Each line of the records is to be copied verbatim.

SOURCE MATERIAL —
====

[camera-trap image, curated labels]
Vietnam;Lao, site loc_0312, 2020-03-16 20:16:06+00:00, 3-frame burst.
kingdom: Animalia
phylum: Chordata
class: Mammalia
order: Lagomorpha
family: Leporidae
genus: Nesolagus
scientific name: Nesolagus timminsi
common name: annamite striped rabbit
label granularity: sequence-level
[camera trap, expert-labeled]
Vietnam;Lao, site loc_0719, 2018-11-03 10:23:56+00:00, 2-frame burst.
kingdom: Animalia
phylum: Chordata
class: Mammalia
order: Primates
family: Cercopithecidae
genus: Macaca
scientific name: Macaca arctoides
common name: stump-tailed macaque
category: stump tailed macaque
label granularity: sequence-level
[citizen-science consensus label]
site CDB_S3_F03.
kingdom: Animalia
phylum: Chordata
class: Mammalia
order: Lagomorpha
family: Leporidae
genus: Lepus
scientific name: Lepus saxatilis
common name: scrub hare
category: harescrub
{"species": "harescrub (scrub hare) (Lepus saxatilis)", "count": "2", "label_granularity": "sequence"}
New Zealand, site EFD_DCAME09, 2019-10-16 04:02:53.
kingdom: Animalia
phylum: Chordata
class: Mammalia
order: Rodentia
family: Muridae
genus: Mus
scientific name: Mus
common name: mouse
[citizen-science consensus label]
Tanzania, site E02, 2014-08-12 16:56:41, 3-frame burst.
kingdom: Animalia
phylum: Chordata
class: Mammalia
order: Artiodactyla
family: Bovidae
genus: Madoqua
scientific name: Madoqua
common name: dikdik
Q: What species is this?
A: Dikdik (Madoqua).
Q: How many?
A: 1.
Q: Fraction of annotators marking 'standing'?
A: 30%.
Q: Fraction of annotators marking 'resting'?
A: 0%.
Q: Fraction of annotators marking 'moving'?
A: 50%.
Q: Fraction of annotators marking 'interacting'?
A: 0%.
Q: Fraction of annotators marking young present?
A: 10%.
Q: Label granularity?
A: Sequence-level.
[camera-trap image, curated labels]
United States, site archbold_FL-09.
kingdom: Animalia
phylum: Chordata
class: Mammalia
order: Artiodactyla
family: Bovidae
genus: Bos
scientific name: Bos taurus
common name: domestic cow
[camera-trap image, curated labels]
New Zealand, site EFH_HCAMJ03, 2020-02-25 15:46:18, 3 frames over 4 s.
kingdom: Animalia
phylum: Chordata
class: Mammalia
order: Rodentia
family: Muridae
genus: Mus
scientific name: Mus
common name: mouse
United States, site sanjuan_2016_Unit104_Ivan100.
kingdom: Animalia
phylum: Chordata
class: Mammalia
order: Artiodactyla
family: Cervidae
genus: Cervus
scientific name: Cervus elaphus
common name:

====

WRITTEN ANSWER —
[camera-trap image, curated labels]
Vietnam;Lao, site loc_0312, 2020-03-16 20:16:06+00:00, 3-frame burst.
kingdom: Animalia
phylum: Chordata
class: Mammalia
order: Lagomorpha
family: Leporidae
genus: Nesolagus
scientific name: Nesolagus timminsi
common name: annamite striped rabbit
label granularity: sequence-level
[camera trap, expert-labeled]
Vietnam;Lao, site loc_0719, 2018-11-03 10:23:56+00:00, 2-frame burst.
kingdom: Animalia
phylum: Chordata
class: Mammalia
order: Primates
family: Cercopithecidae
genus: Macaca
scientific name: Macaca arctoides
common name: stump-tailed macaque
category: stump tailed macaque
label granularity: sequence-level
[citizen-science consensus label]
site CDB_S3_F03.
kingdom: Animalia
phylum: Chordata
class: Mammalia
order: Lagomorpha
family: Leporidae
genus: Lepus
scientific name: Lepus saxatilis
common name: scrub hare
category: harescrub
{"species": "harescrub (scrub hare) (Lepus saxatilis)", "count": "2", "label_granularity": "sequence"}
New Zealand, site EFD_DCAME09, 2019-10-16 04:02:53.
kingdom: Animalia
phylum: Chordata
class: Mammalia
order: Rodentia
family: Muridae
genus: Mus
scientific name: Mus
common name: mouse
[citizen-science consensus label]
Tanzania, site E02, 2014-08-12 16:56:41, 3-frame burst.
kingdom: Animalia
phylum: Chordata
class: Mammalia
order: Artiodactyla
family: Bovidae
genus: Madoqua
scientific name: Madoqua
common name: dikdik
Q: What species is this?
A: Dikdik (Madoqua).
Q: How many?
A: 1.
Q: Fraction of annotators marking 'standing'?
A: 30%.
Q: Fraction of annotators marking 'resting'?
A: 0%.
Q: Fraction of annotators marking 'moving'?
A: 50%.
Q: Fraction of annotators marking 'interacting'?
A: 0%.
Q: Fraction of annotators marking young present?
A: 10%.
Q: Label granularity?
A: Sequence-level.
[camera-trap image, curated labels]
United States, site archbold_FL-09.
kingdom: Animalia
phylum: Chordata
class: Mammalia
order: Artiodactyla
family: Bovidae
genus: Bos
scientific name: Bos taurus
common name: domestic cow
[camera-trap image, curated labels]
New Zealand, site EFH_HCAMJ03, 2020-02-25 15:46:18, 3 frames over 4 s.
kingdom: Animalia
phylum: Chordata
class: Mammalia
order: Rodentia
family: Muridae
genus: Mus
scientific name: Mus
common name: mouse
United States, site sanjuan_2016_Unit104_Ivan100.
kingdom: Animalia
phylum: Chordata
class: Mammalia
order: Artiodactyla
family: Cervidae
genus: Cervus
scientific name: Cervus elaphus
common name:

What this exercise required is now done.